KW: “I’m tempted to be in the huddle. You can’t do that anymore. I was preparing for this spot over these last 20-plus years. I’ve seen what works and what doesn’t work, and that’s been the best thing about it, being able to implement these things into the program. I have a great relationship with all of our players. It’s not about me, it’s about us.”

MSR: What is your team’s strongest position?

KW: “I wouldn’t say we have a strong position. I say we have a collective group of guys going to work hard. But what we need is depth to win in this league, and so we’re trying to instill that depth.”

MSR: Is your program where you hoped now in your sixth season?

CT: “We were fortunate to hire some really, really talented young football coaches. Our offensive staff is very good to think outside the box, so I’m excited to see how we perform offensively. Defensively we got two new young coaches on staff. They’ve been great, and the players are responding to exactly how they’re being coached.”

The MIAC this fall begins its first “makeover” football season. Gone is St. Thomas, Macalester returns to the conference for the first time since 2001, and St. Scholastica in Duluth begins its first MIAC season.

A first-ever two-division setup and revised championship format will debut this season:  Carleton, Gustavus Adolphus, Saint John’s, St. Olaf and St. Scholastica make up the Northwoods Division. The Skyline Division consists of Hamline, Macalester, Augsburg, Bethel and Concordia.

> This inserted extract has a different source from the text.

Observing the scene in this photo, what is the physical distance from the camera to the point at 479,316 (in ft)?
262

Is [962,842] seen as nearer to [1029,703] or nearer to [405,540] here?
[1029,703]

Teams will play an eight-game conference schedule—five “in-division” games and three “crossover” games.

“Championship Week,” the final week of the MIAC regular season in November, will have teams ranked 1-5 in each division based on the in-division contests’ results. Each team will play the corresponding seed in the other division, and the No. 1 vs. No. 1 game winner will receive the MIAC automatic qualifier to the NCAA playoffs.